Wireless radio is an elegant technology. It's streamlined, with no wires, and no port constraints. It's hidden inside devices, giving users a connectivity they already take for granted in cell phones, laptops, PDAs, even servers. It has already become
ubiquitous—but not yet fully seamless or completely easy to use.
One of the goals of the research being conducted in the Intel Communications Technology Lab (CTL) is to help people connect to the Internet in any setting, with the best possible connection, using inexpensive, easy-to-use technology.
To reach that goal, Intel researchers are focusing on multiradio technologies, such as digitally enhanced radio, multi-input multi-output (MIMO) systems, and technologies that address interference issues.
Multiradio: The key to seamless connectivity
It's clear that the future will be wireless. There's already wireless LAN with ultra-wideband (UWB), Wi-Fi, and WiMAX.
The challenge is now about connecting those technologies more seamlessly. Researchers in cutting-edge labs, such as the Intel Communications Technology Lab, see this happening by going to a digitally enhanced "multiradio."

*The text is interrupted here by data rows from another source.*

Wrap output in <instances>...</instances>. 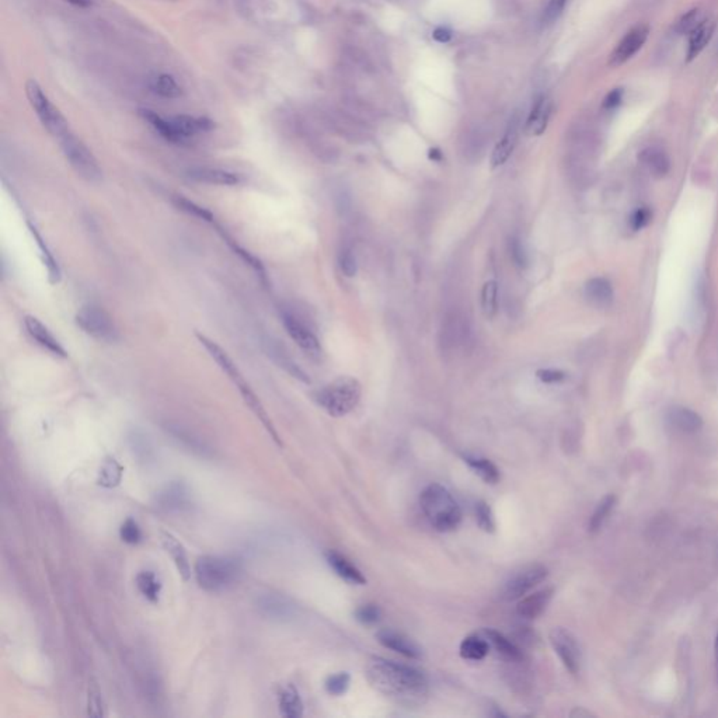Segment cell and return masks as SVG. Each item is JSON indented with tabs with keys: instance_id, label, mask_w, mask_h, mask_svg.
Listing matches in <instances>:
<instances>
[{
	"instance_id": "obj_1",
	"label": "cell",
	"mask_w": 718,
	"mask_h": 718,
	"mask_svg": "<svg viewBox=\"0 0 718 718\" xmlns=\"http://www.w3.org/2000/svg\"><path fill=\"white\" fill-rule=\"evenodd\" d=\"M365 675L373 689L406 707L421 706L428 697V679L413 666L377 656L368 662Z\"/></svg>"
},
{
	"instance_id": "obj_2",
	"label": "cell",
	"mask_w": 718,
	"mask_h": 718,
	"mask_svg": "<svg viewBox=\"0 0 718 718\" xmlns=\"http://www.w3.org/2000/svg\"><path fill=\"white\" fill-rule=\"evenodd\" d=\"M198 341L201 343V346L208 351L209 357L218 363V366L227 375V377L234 383V386L237 388V390L240 392V396L243 397L245 403L249 406V408L256 414V417L261 421V424L265 426V429L268 431V434L272 437V440L279 445L282 446V442L279 440V435L275 431L264 406L261 404L260 399L257 397V395L254 393V390L252 389V386L249 385V381L245 379L243 373L240 372V369H238V366L233 362V359L227 355V352L219 346L216 344L215 341H212L211 339H208L207 336H204V334L201 332H197L196 334Z\"/></svg>"
},
{
	"instance_id": "obj_3",
	"label": "cell",
	"mask_w": 718,
	"mask_h": 718,
	"mask_svg": "<svg viewBox=\"0 0 718 718\" xmlns=\"http://www.w3.org/2000/svg\"><path fill=\"white\" fill-rule=\"evenodd\" d=\"M421 509L440 532L455 531L462 522V511L452 494L440 484H429L419 495Z\"/></svg>"
},
{
	"instance_id": "obj_4",
	"label": "cell",
	"mask_w": 718,
	"mask_h": 718,
	"mask_svg": "<svg viewBox=\"0 0 718 718\" xmlns=\"http://www.w3.org/2000/svg\"><path fill=\"white\" fill-rule=\"evenodd\" d=\"M198 585L208 592H220L237 583L240 577V564L237 560L220 556H202L196 563Z\"/></svg>"
},
{
	"instance_id": "obj_5",
	"label": "cell",
	"mask_w": 718,
	"mask_h": 718,
	"mask_svg": "<svg viewBox=\"0 0 718 718\" xmlns=\"http://www.w3.org/2000/svg\"><path fill=\"white\" fill-rule=\"evenodd\" d=\"M361 392V383L355 377L341 376L317 392L316 401L331 417H344L357 407Z\"/></svg>"
},
{
	"instance_id": "obj_6",
	"label": "cell",
	"mask_w": 718,
	"mask_h": 718,
	"mask_svg": "<svg viewBox=\"0 0 718 718\" xmlns=\"http://www.w3.org/2000/svg\"><path fill=\"white\" fill-rule=\"evenodd\" d=\"M59 148L75 170V173L87 182H99L103 178V170L84 143L69 129L57 138Z\"/></svg>"
},
{
	"instance_id": "obj_7",
	"label": "cell",
	"mask_w": 718,
	"mask_h": 718,
	"mask_svg": "<svg viewBox=\"0 0 718 718\" xmlns=\"http://www.w3.org/2000/svg\"><path fill=\"white\" fill-rule=\"evenodd\" d=\"M76 325L95 341L113 344L120 340V330L111 314L99 305H84L75 316Z\"/></svg>"
},
{
	"instance_id": "obj_8",
	"label": "cell",
	"mask_w": 718,
	"mask_h": 718,
	"mask_svg": "<svg viewBox=\"0 0 718 718\" xmlns=\"http://www.w3.org/2000/svg\"><path fill=\"white\" fill-rule=\"evenodd\" d=\"M26 91H27V97H28L37 117L39 118L41 124L55 139L70 129L65 117L50 102V99L46 97L41 86L35 80L27 82Z\"/></svg>"
},
{
	"instance_id": "obj_9",
	"label": "cell",
	"mask_w": 718,
	"mask_h": 718,
	"mask_svg": "<svg viewBox=\"0 0 718 718\" xmlns=\"http://www.w3.org/2000/svg\"><path fill=\"white\" fill-rule=\"evenodd\" d=\"M549 576V569L542 564H533L525 567L504 584L501 598L507 602H512L523 598L529 591L543 583Z\"/></svg>"
},
{
	"instance_id": "obj_10",
	"label": "cell",
	"mask_w": 718,
	"mask_h": 718,
	"mask_svg": "<svg viewBox=\"0 0 718 718\" xmlns=\"http://www.w3.org/2000/svg\"><path fill=\"white\" fill-rule=\"evenodd\" d=\"M549 640L568 672L577 675L581 669L583 656L576 637L564 627H554L549 634Z\"/></svg>"
},
{
	"instance_id": "obj_11",
	"label": "cell",
	"mask_w": 718,
	"mask_h": 718,
	"mask_svg": "<svg viewBox=\"0 0 718 718\" xmlns=\"http://www.w3.org/2000/svg\"><path fill=\"white\" fill-rule=\"evenodd\" d=\"M281 321L286 332H288V336L302 351L312 357L320 355L321 347L319 339L316 337V334L312 331V328L305 321H302L301 317H298L295 313L290 310H282Z\"/></svg>"
},
{
	"instance_id": "obj_12",
	"label": "cell",
	"mask_w": 718,
	"mask_h": 718,
	"mask_svg": "<svg viewBox=\"0 0 718 718\" xmlns=\"http://www.w3.org/2000/svg\"><path fill=\"white\" fill-rule=\"evenodd\" d=\"M648 35L650 28L645 24H640L632 28L614 48V51L610 55V65L620 66L632 59L644 46Z\"/></svg>"
},
{
	"instance_id": "obj_13",
	"label": "cell",
	"mask_w": 718,
	"mask_h": 718,
	"mask_svg": "<svg viewBox=\"0 0 718 718\" xmlns=\"http://www.w3.org/2000/svg\"><path fill=\"white\" fill-rule=\"evenodd\" d=\"M24 327L28 336L44 350L53 354L57 358H68V352L59 340L54 336L53 331L48 328L39 319L27 314L24 317Z\"/></svg>"
},
{
	"instance_id": "obj_14",
	"label": "cell",
	"mask_w": 718,
	"mask_h": 718,
	"mask_svg": "<svg viewBox=\"0 0 718 718\" xmlns=\"http://www.w3.org/2000/svg\"><path fill=\"white\" fill-rule=\"evenodd\" d=\"M187 177L200 184L219 185V187H236L246 181L240 173H234L225 169L216 167H194L187 171Z\"/></svg>"
},
{
	"instance_id": "obj_15",
	"label": "cell",
	"mask_w": 718,
	"mask_h": 718,
	"mask_svg": "<svg viewBox=\"0 0 718 718\" xmlns=\"http://www.w3.org/2000/svg\"><path fill=\"white\" fill-rule=\"evenodd\" d=\"M258 612L271 620H290L295 616V603L279 594H265L257 599Z\"/></svg>"
},
{
	"instance_id": "obj_16",
	"label": "cell",
	"mask_w": 718,
	"mask_h": 718,
	"mask_svg": "<svg viewBox=\"0 0 718 718\" xmlns=\"http://www.w3.org/2000/svg\"><path fill=\"white\" fill-rule=\"evenodd\" d=\"M376 637H377V641L383 647L389 648V650H392L395 652H399V654H401V655H404L407 658L418 659L422 655V651L418 647V644L414 643L410 637L404 636L403 633H397L395 630L385 629V630L377 632Z\"/></svg>"
},
{
	"instance_id": "obj_17",
	"label": "cell",
	"mask_w": 718,
	"mask_h": 718,
	"mask_svg": "<svg viewBox=\"0 0 718 718\" xmlns=\"http://www.w3.org/2000/svg\"><path fill=\"white\" fill-rule=\"evenodd\" d=\"M156 502L160 508L169 512H181L189 508V491L181 482L166 486L156 497Z\"/></svg>"
},
{
	"instance_id": "obj_18",
	"label": "cell",
	"mask_w": 718,
	"mask_h": 718,
	"mask_svg": "<svg viewBox=\"0 0 718 718\" xmlns=\"http://www.w3.org/2000/svg\"><path fill=\"white\" fill-rule=\"evenodd\" d=\"M325 560H327L328 565L334 569V572H336L337 576L340 578H343L344 581H347L350 584H357V585L366 584V578L363 577V574L343 554L330 550L325 553Z\"/></svg>"
},
{
	"instance_id": "obj_19",
	"label": "cell",
	"mask_w": 718,
	"mask_h": 718,
	"mask_svg": "<svg viewBox=\"0 0 718 718\" xmlns=\"http://www.w3.org/2000/svg\"><path fill=\"white\" fill-rule=\"evenodd\" d=\"M171 122L181 138L182 143L200 133H205L214 129L215 124L207 117H191V115H177L171 118Z\"/></svg>"
},
{
	"instance_id": "obj_20",
	"label": "cell",
	"mask_w": 718,
	"mask_h": 718,
	"mask_svg": "<svg viewBox=\"0 0 718 718\" xmlns=\"http://www.w3.org/2000/svg\"><path fill=\"white\" fill-rule=\"evenodd\" d=\"M160 539H162V545H163L166 553L171 557L181 578L184 581H188L191 578V565H189L188 556H187L184 546L171 533L164 532V531L160 532Z\"/></svg>"
},
{
	"instance_id": "obj_21",
	"label": "cell",
	"mask_w": 718,
	"mask_h": 718,
	"mask_svg": "<svg viewBox=\"0 0 718 718\" xmlns=\"http://www.w3.org/2000/svg\"><path fill=\"white\" fill-rule=\"evenodd\" d=\"M553 594H554L553 588H545V589L536 591L535 594H532L529 596L523 598L516 606L518 614L525 618L539 617L546 610L547 605L550 603Z\"/></svg>"
},
{
	"instance_id": "obj_22",
	"label": "cell",
	"mask_w": 718,
	"mask_h": 718,
	"mask_svg": "<svg viewBox=\"0 0 718 718\" xmlns=\"http://www.w3.org/2000/svg\"><path fill=\"white\" fill-rule=\"evenodd\" d=\"M612 283L606 278H592L585 283V298L595 308H607L613 302Z\"/></svg>"
},
{
	"instance_id": "obj_23",
	"label": "cell",
	"mask_w": 718,
	"mask_h": 718,
	"mask_svg": "<svg viewBox=\"0 0 718 718\" xmlns=\"http://www.w3.org/2000/svg\"><path fill=\"white\" fill-rule=\"evenodd\" d=\"M518 120H512V122L508 125L504 136L501 138V140L497 143L493 153H491V167L493 169H497L500 166H502L512 155L515 147H516V142H518Z\"/></svg>"
},
{
	"instance_id": "obj_24",
	"label": "cell",
	"mask_w": 718,
	"mask_h": 718,
	"mask_svg": "<svg viewBox=\"0 0 718 718\" xmlns=\"http://www.w3.org/2000/svg\"><path fill=\"white\" fill-rule=\"evenodd\" d=\"M27 225H28V229H30V233L32 234L34 240L41 252V258H42V263L46 268V272H48V278H50V282L53 285H57L59 283L61 278H62V272H61V267L57 261V258L54 257V253L51 252V249L48 247V245L45 243L42 234L38 232V229L35 227V225H32L30 220H27Z\"/></svg>"
},
{
	"instance_id": "obj_25",
	"label": "cell",
	"mask_w": 718,
	"mask_h": 718,
	"mask_svg": "<svg viewBox=\"0 0 718 718\" xmlns=\"http://www.w3.org/2000/svg\"><path fill=\"white\" fill-rule=\"evenodd\" d=\"M668 421L675 429L685 434H693L703 426L701 417L686 407H672L668 413Z\"/></svg>"
},
{
	"instance_id": "obj_26",
	"label": "cell",
	"mask_w": 718,
	"mask_h": 718,
	"mask_svg": "<svg viewBox=\"0 0 718 718\" xmlns=\"http://www.w3.org/2000/svg\"><path fill=\"white\" fill-rule=\"evenodd\" d=\"M550 115H551V102L549 99H546L545 95H540V97L536 99V102L532 107V111L528 117V121H526V131H528V133H531V135H536V136L542 135L547 128Z\"/></svg>"
},
{
	"instance_id": "obj_27",
	"label": "cell",
	"mask_w": 718,
	"mask_h": 718,
	"mask_svg": "<svg viewBox=\"0 0 718 718\" xmlns=\"http://www.w3.org/2000/svg\"><path fill=\"white\" fill-rule=\"evenodd\" d=\"M640 160L643 166L652 174L654 177H665L671 170V160H669L665 151L656 147H650L640 153Z\"/></svg>"
},
{
	"instance_id": "obj_28",
	"label": "cell",
	"mask_w": 718,
	"mask_h": 718,
	"mask_svg": "<svg viewBox=\"0 0 718 718\" xmlns=\"http://www.w3.org/2000/svg\"><path fill=\"white\" fill-rule=\"evenodd\" d=\"M279 712L286 718H298L303 714V703L294 685H286L278 696Z\"/></svg>"
},
{
	"instance_id": "obj_29",
	"label": "cell",
	"mask_w": 718,
	"mask_h": 718,
	"mask_svg": "<svg viewBox=\"0 0 718 718\" xmlns=\"http://www.w3.org/2000/svg\"><path fill=\"white\" fill-rule=\"evenodd\" d=\"M216 229H218V232L220 233V236H222V238L225 240V243L230 247V250H232V252H233L238 258H240L246 265H249V267H250V268L257 274V276H260V279H261L263 282H267V271H265V268H264V264H263V263H261V261H260V260H258L253 253H250L247 249H245L243 246L238 245V243L234 240V238H232L229 234L223 233V229H222V227L216 226Z\"/></svg>"
},
{
	"instance_id": "obj_30",
	"label": "cell",
	"mask_w": 718,
	"mask_h": 718,
	"mask_svg": "<svg viewBox=\"0 0 718 718\" xmlns=\"http://www.w3.org/2000/svg\"><path fill=\"white\" fill-rule=\"evenodd\" d=\"M715 30L714 21H703L695 31L689 34V48H688V62L696 59L700 53L711 41Z\"/></svg>"
},
{
	"instance_id": "obj_31",
	"label": "cell",
	"mask_w": 718,
	"mask_h": 718,
	"mask_svg": "<svg viewBox=\"0 0 718 718\" xmlns=\"http://www.w3.org/2000/svg\"><path fill=\"white\" fill-rule=\"evenodd\" d=\"M139 114L163 139H166L170 143H182L171 120H166L151 110H139Z\"/></svg>"
},
{
	"instance_id": "obj_32",
	"label": "cell",
	"mask_w": 718,
	"mask_h": 718,
	"mask_svg": "<svg viewBox=\"0 0 718 718\" xmlns=\"http://www.w3.org/2000/svg\"><path fill=\"white\" fill-rule=\"evenodd\" d=\"M124 475V467L118 463V460L113 456H108L102 463V467L99 470L97 482L102 487L106 489H114L120 486Z\"/></svg>"
},
{
	"instance_id": "obj_33",
	"label": "cell",
	"mask_w": 718,
	"mask_h": 718,
	"mask_svg": "<svg viewBox=\"0 0 718 718\" xmlns=\"http://www.w3.org/2000/svg\"><path fill=\"white\" fill-rule=\"evenodd\" d=\"M171 202L174 204V207L177 209H180L181 212L187 214L188 216L196 218L198 220H202V222H207L209 225L216 226L215 215L209 209H207L205 207H201L200 204L185 198L184 196H173L171 197Z\"/></svg>"
},
{
	"instance_id": "obj_34",
	"label": "cell",
	"mask_w": 718,
	"mask_h": 718,
	"mask_svg": "<svg viewBox=\"0 0 718 718\" xmlns=\"http://www.w3.org/2000/svg\"><path fill=\"white\" fill-rule=\"evenodd\" d=\"M490 651V645L487 639H482L480 636H469L460 643V656L469 661H482L487 656Z\"/></svg>"
},
{
	"instance_id": "obj_35",
	"label": "cell",
	"mask_w": 718,
	"mask_h": 718,
	"mask_svg": "<svg viewBox=\"0 0 718 718\" xmlns=\"http://www.w3.org/2000/svg\"><path fill=\"white\" fill-rule=\"evenodd\" d=\"M464 462L470 466V469L482 478L483 482L489 483V484H495L498 483L500 480V471L497 469V466L490 462L489 459H484V457H478V456H470V455H466L464 456Z\"/></svg>"
},
{
	"instance_id": "obj_36",
	"label": "cell",
	"mask_w": 718,
	"mask_h": 718,
	"mask_svg": "<svg viewBox=\"0 0 718 718\" xmlns=\"http://www.w3.org/2000/svg\"><path fill=\"white\" fill-rule=\"evenodd\" d=\"M486 639L491 645L495 648V651L508 661H520L522 659V651L507 637H504L501 633L495 630H486L484 632Z\"/></svg>"
},
{
	"instance_id": "obj_37",
	"label": "cell",
	"mask_w": 718,
	"mask_h": 718,
	"mask_svg": "<svg viewBox=\"0 0 718 718\" xmlns=\"http://www.w3.org/2000/svg\"><path fill=\"white\" fill-rule=\"evenodd\" d=\"M136 587L139 592L149 602H158L162 592V583L153 571H140L136 576Z\"/></svg>"
},
{
	"instance_id": "obj_38",
	"label": "cell",
	"mask_w": 718,
	"mask_h": 718,
	"mask_svg": "<svg viewBox=\"0 0 718 718\" xmlns=\"http://www.w3.org/2000/svg\"><path fill=\"white\" fill-rule=\"evenodd\" d=\"M151 87L156 94L162 95L164 99H177L181 95V87L178 86L176 79L166 73L156 76L152 80Z\"/></svg>"
},
{
	"instance_id": "obj_39",
	"label": "cell",
	"mask_w": 718,
	"mask_h": 718,
	"mask_svg": "<svg viewBox=\"0 0 718 718\" xmlns=\"http://www.w3.org/2000/svg\"><path fill=\"white\" fill-rule=\"evenodd\" d=\"M268 352H270L268 355H271L272 359H274L279 366H282L286 372H290L294 377H296V379H299V380H302V381H305V383H309V381H310V380L308 379L306 373H305V372H303V370H302V369H301V368H299V366H298V365H296V363H295V362H294L288 355L283 354V352L279 350V347H275V346L271 344Z\"/></svg>"
},
{
	"instance_id": "obj_40",
	"label": "cell",
	"mask_w": 718,
	"mask_h": 718,
	"mask_svg": "<svg viewBox=\"0 0 718 718\" xmlns=\"http://www.w3.org/2000/svg\"><path fill=\"white\" fill-rule=\"evenodd\" d=\"M614 504H616V497L612 494L602 498V501L598 504L596 509L594 511V513L589 519V532L591 533H596L602 528V525L607 519Z\"/></svg>"
},
{
	"instance_id": "obj_41",
	"label": "cell",
	"mask_w": 718,
	"mask_h": 718,
	"mask_svg": "<svg viewBox=\"0 0 718 718\" xmlns=\"http://www.w3.org/2000/svg\"><path fill=\"white\" fill-rule=\"evenodd\" d=\"M482 308L486 317L493 319L498 309V283L497 281H489L484 283L482 291Z\"/></svg>"
},
{
	"instance_id": "obj_42",
	"label": "cell",
	"mask_w": 718,
	"mask_h": 718,
	"mask_svg": "<svg viewBox=\"0 0 718 718\" xmlns=\"http://www.w3.org/2000/svg\"><path fill=\"white\" fill-rule=\"evenodd\" d=\"M87 715L102 718L106 715L102 692L94 681H90L87 689Z\"/></svg>"
},
{
	"instance_id": "obj_43",
	"label": "cell",
	"mask_w": 718,
	"mask_h": 718,
	"mask_svg": "<svg viewBox=\"0 0 718 718\" xmlns=\"http://www.w3.org/2000/svg\"><path fill=\"white\" fill-rule=\"evenodd\" d=\"M475 518H477L478 526H480L483 531L490 532V533L494 532L495 522H494L493 511L487 502L480 501L475 505Z\"/></svg>"
},
{
	"instance_id": "obj_44",
	"label": "cell",
	"mask_w": 718,
	"mask_h": 718,
	"mask_svg": "<svg viewBox=\"0 0 718 718\" xmlns=\"http://www.w3.org/2000/svg\"><path fill=\"white\" fill-rule=\"evenodd\" d=\"M350 682H351V678L347 672L331 675L325 681V690L332 696H341L347 692Z\"/></svg>"
},
{
	"instance_id": "obj_45",
	"label": "cell",
	"mask_w": 718,
	"mask_h": 718,
	"mask_svg": "<svg viewBox=\"0 0 718 718\" xmlns=\"http://www.w3.org/2000/svg\"><path fill=\"white\" fill-rule=\"evenodd\" d=\"M703 16H701V12L699 9H693L690 12H688L678 23L677 26V31L679 34H690L692 31H695L701 23H703Z\"/></svg>"
},
{
	"instance_id": "obj_46",
	"label": "cell",
	"mask_w": 718,
	"mask_h": 718,
	"mask_svg": "<svg viewBox=\"0 0 718 718\" xmlns=\"http://www.w3.org/2000/svg\"><path fill=\"white\" fill-rule=\"evenodd\" d=\"M121 539L128 545H138L142 540V532L133 519H126L120 528Z\"/></svg>"
},
{
	"instance_id": "obj_47",
	"label": "cell",
	"mask_w": 718,
	"mask_h": 718,
	"mask_svg": "<svg viewBox=\"0 0 718 718\" xmlns=\"http://www.w3.org/2000/svg\"><path fill=\"white\" fill-rule=\"evenodd\" d=\"M509 254L513 264L519 268H526L528 265V254H526L525 246L519 237H511L509 240Z\"/></svg>"
},
{
	"instance_id": "obj_48",
	"label": "cell",
	"mask_w": 718,
	"mask_h": 718,
	"mask_svg": "<svg viewBox=\"0 0 718 718\" xmlns=\"http://www.w3.org/2000/svg\"><path fill=\"white\" fill-rule=\"evenodd\" d=\"M380 616H381L380 609L376 605H372V603L363 605V606L358 607L357 612H355L357 620L361 621L362 625H368V626L377 623V621L380 620Z\"/></svg>"
},
{
	"instance_id": "obj_49",
	"label": "cell",
	"mask_w": 718,
	"mask_h": 718,
	"mask_svg": "<svg viewBox=\"0 0 718 718\" xmlns=\"http://www.w3.org/2000/svg\"><path fill=\"white\" fill-rule=\"evenodd\" d=\"M339 264L346 276L352 278L357 275L358 264H357V258H355V254L352 253V250H350V249L341 250L340 257H339Z\"/></svg>"
},
{
	"instance_id": "obj_50",
	"label": "cell",
	"mask_w": 718,
	"mask_h": 718,
	"mask_svg": "<svg viewBox=\"0 0 718 718\" xmlns=\"http://www.w3.org/2000/svg\"><path fill=\"white\" fill-rule=\"evenodd\" d=\"M536 376L540 381L547 383V385H553V383H558L565 379V373L560 369H539Z\"/></svg>"
},
{
	"instance_id": "obj_51",
	"label": "cell",
	"mask_w": 718,
	"mask_h": 718,
	"mask_svg": "<svg viewBox=\"0 0 718 718\" xmlns=\"http://www.w3.org/2000/svg\"><path fill=\"white\" fill-rule=\"evenodd\" d=\"M651 220V211L648 208H640L637 209L632 218H630V225L634 230H640L643 227H645Z\"/></svg>"
},
{
	"instance_id": "obj_52",
	"label": "cell",
	"mask_w": 718,
	"mask_h": 718,
	"mask_svg": "<svg viewBox=\"0 0 718 718\" xmlns=\"http://www.w3.org/2000/svg\"><path fill=\"white\" fill-rule=\"evenodd\" d=\"M621 102H623V88H613L607 93V95L603 100V108L605 110H614L617 108Z\"/></svg>"
},
{
	"instance_id": "obj_53",
	"label": "cell",
	"mask_w": 718,
	"mask_h": 718,
	"mask_svg": "<svg viewBox=\"0 0 718 718\" xmlns=\"http://www.w3.org/2000/svg\"><path fill=\"white\" fill-rule=\"evenodd\" d=\"M565 3H567V0H550L547 10H546V20L549 23L557 20L558 16L561 15V12L564 10Z\"/></svg>"
},
{
	"instance_id": "obj_54",
	"label": "cell",
	"mask_w": 718,
	"mask_h": 718,
	"mask_svg": "<svg viewBox=\"0 0 718 718\" xmlns=\"http://www.w3.org/2000/svg\"><path fill=\"white\" fill-rule=\"evenodd\" d=\"M434 38L438 41V42H448L451 38H452V32L448 30V28H444V27H440L434 31Z\"/></svg>"
},
{
	"instance_id": "obj_55",
	"label": "cell",
	"mask_w": 718,
	"mask_h": 718,
	"mask_svg": "<svg viewBox=\"0 0 718 718\" xmlns=\"http://www.w3.org/2000/svg\"><path fill=\"white\" fill-rule=\"evenodd\" d=\"M428 158H429L431 160H433V162H442L444 155H442V152H441L438 148H433V149H429V152H428Z\"/></svg>"
},
{
	"instance_id": "obj_56",
	"label": "cell",
	"mask_w": 718,
	"mask_h": 718,
	"mask_svg": "<svg viewBox=\"0 0 718 718\" xmlns=\"http://www.w3.org/2000/svg\"><path fill=\"white\" fill-rule=\"evenodd\" d=\"M714 651H715V669H717V678H718V634H717V637H715Z\"/></svg>"
},
{
	"instance_id": "obj_57",
	"label": "cell",
	"mask_w": 718,
	"mask_h": 718,
	"mask_svg": "<svg viewBox=\"0 0 718 718\" xmlns=\"http://www.w3.org/2000/svg\"><path fill=\"white\" fill-rule=\"evenodd\" d=\"M571 715H572V717H576V715H578V717H583V715L589 717V715H592V714L588 712V711H585V710H580V708H577L576 711H572V712H571Z\"/></svg>"
}]
</instances>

A multiradio would consist of the technologies to handle communication in any frequency, from cell phone bands to UWB. Devices would be able to turn radios on and off as needed, manage power, manage the connection, and augment communication with a mixed-networking software stack. Multiradio will offer a set of innovations that deliver that always-best-connected experience, regardless of location or device.
Shifting from analog to digital components
One of the primary challenges in developing multiradio technology is the limitation of analog components.
Physical radios have traditionally been built using analog-oriented semiconductor processes. These involve a lot of quasi-manual, fine-tuning of the end device. That adds costs, especially testing costs. It also limits how well the radio can be integrated into a digital system, because analog-oriented parts are built on physically different processes than digital parts. In addition, analog build processes are often much more expensive than the conventional, high-volume CMOS used to build digital processors.
One of the most important advances in radio research has been in reducing the number of analog components in the radio. This is allowing manufacturers to shift more radio functions into the digital domain. There are still analog parts, of course. At a fundamental level, the radio is an analog phenomenon. But much more of the radio is digitally processed.
Breakthroughs in footprint and energy consumption
Right now, digital radio components are still difficult to build. However, this is an area where researchers expect to see breakthroughs in terms of cost, die size, and simultaneous radio operation. For example, researchers have already seen a 5X reduction in terms of the number of inductors that would be required in this kind of design—an important advance, since inductors tend to take up lot of footprint.
Especially for WiMAX and WiFi multiradios, the ability to make smaller radios is critical for reaching form factor and energy efficiency design goals. With smaller component sizes, manufacturers will be able to include the required technologies and interfaces to make multiradio work seamlessly across any communication infrastructure. It's an advance that will allow designers to manage simultaneous radio operations, deal with platform interference, mitigate noise, and resolve other similar issues.
Some manufacturers, such as Intel, have already developed the techniques to build digital radio structures using standard digital CMOS processes. Since such manufacturers are expert at building digital logic, the cost of producing digital radio components should drop significantly.
MIMO systems
With few exceptions, since nearly the beginning of radio science, people have used a single-transmit antenna and a single-receive antenna to do radio communications. It turns out that if there are multiple antennas available, both at the transmit side and at the receive side (such as in a MIMO system), the radio can send a lot more data, send the data further, or send the data faster. The choices are varied.